When talking about Dead Pixels, we do not mean the mildly popular British sitcom about three friends fixated on a fictitious online role-playing game, but pixels on an LCD that aren’t working properly: failing to reproduce the correct light levels.

Starting with the basics, on a standard TFT display, a pixel consists of three sub-pixels: red, green and blue. When for some reason one of those sub-pixels is stuck in the wrong position blocking the light from passing through that layer, a small dark dot appears on the screen – that’s the bad dead pixel. When, however, the entire pixel is stuck in the wrong position opposing to the one above, this allows all light to pass through that layer and creates a white pixel which we can call a bright or lit bad pixel. There is another version of that lit bad pixel, and that is a little dot that is either red, green or blue depending on which sub-pixel happens to be stuck permanently letting the light through. While there are more scenarios where a pixel can be faulty, these three summarise the most common situations pretty well.

dead pixel
bad sub-pixels

We have created a simple test that lets you check if your screen has any bad pixels. If you’d like to check it out click the button below. It basically lights up the entire screen in either one of the five colors concerned so that a tiny dot that is different becomes apparent. This is also how technicians sometimes fix the problem; by switching all those colors on your screen you are resetting the stuck crystals. Another method would be applying a slight pressure to where the bad pixel is located on the turned off screen, turning it back on and then releasing the pressure. If they are not completely dead, hopefully, one of those methods can put them back to the right position.

Mother glass has class

Displays consist of various layers, one of them being glass. Glass comes from TFT factories in large sheets called mother glass and is sorted by grades or classes. These classes are governed by the ISO-9241-3xx series of standards which identify three levels of allowable number of defects.

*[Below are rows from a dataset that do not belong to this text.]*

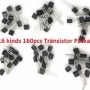 Transistor Package16 Kinds 160pcs S9012 S9013 S9014 S9015 S9018 A1015 C1815 S8550 S8050 2N3904 2N3906 2N5551 2N5401 A42 A92 A733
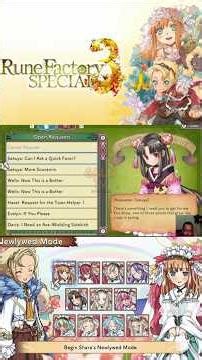 Sakuya : Can I Ask a Quick Favor ? #shorts #runefactory3 #runefactory3special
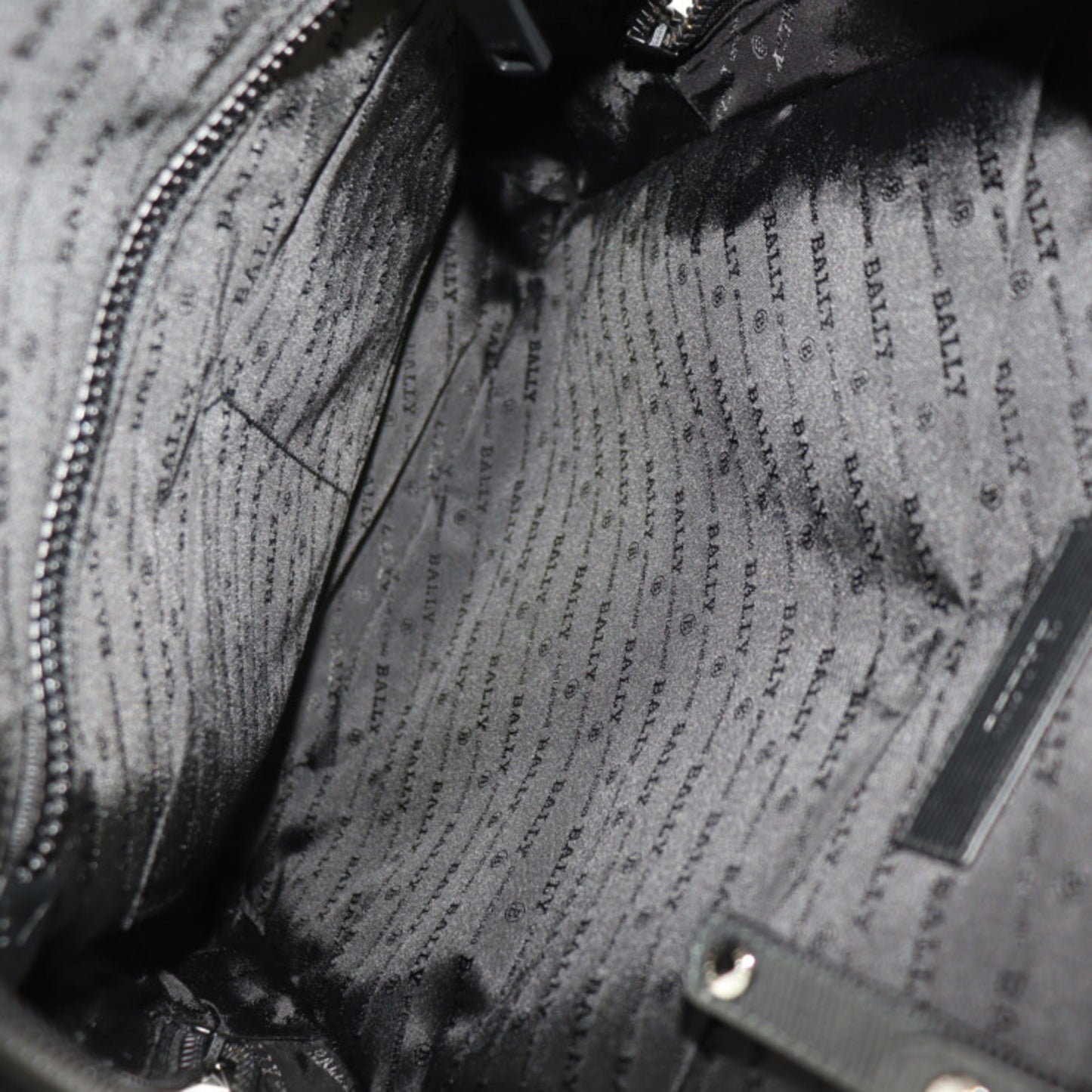 Bally, Black, Leather, backpack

The table below shows the maximum number of bad pixels permitted in each class:

Class 3up to 5 full bright pixels, 15 full dark pixels and 50 single or double sub-pixels stuck on or off
Class 2up to 2 full bright pixels, 2 full dark pixels and 5-10 single or double bright or dark sub-pixels (depending on the number of each; no more
than 5 bright subpixels are permitted)
Class 1up to 1 full bright pixel, 1 full dark pixel, 2 single or double bright or dark sub-pixels and 3 to 5 “stuck on” or “stuck off” sub-pixels
(depending on the number of each)

Class zero allows no defects whatsoever.

The number of bright pixels that are accepted is lower because they shine and so are more visible. Dark pixels, on the other hand, are more acceptable because they are simply black and as such, less visible.

What all that means in practice is that when ordering a certain amount of displays, depending on the class agreed upon, a certain percentage of them will have those defects while the majority will be defect-free. That percentage depends on every manufacturer but is usually really small which is why we do not come across it very often. Riverdi’s displays have practically no bad pixels as we test them all; we haven’t had any such cases even though they are allowed. However, in our 10.1” displays we add an additional layer of tests as standard so we do not miss a single item with a bad pixel. There is a 100% ZERO bad pixels guarantee.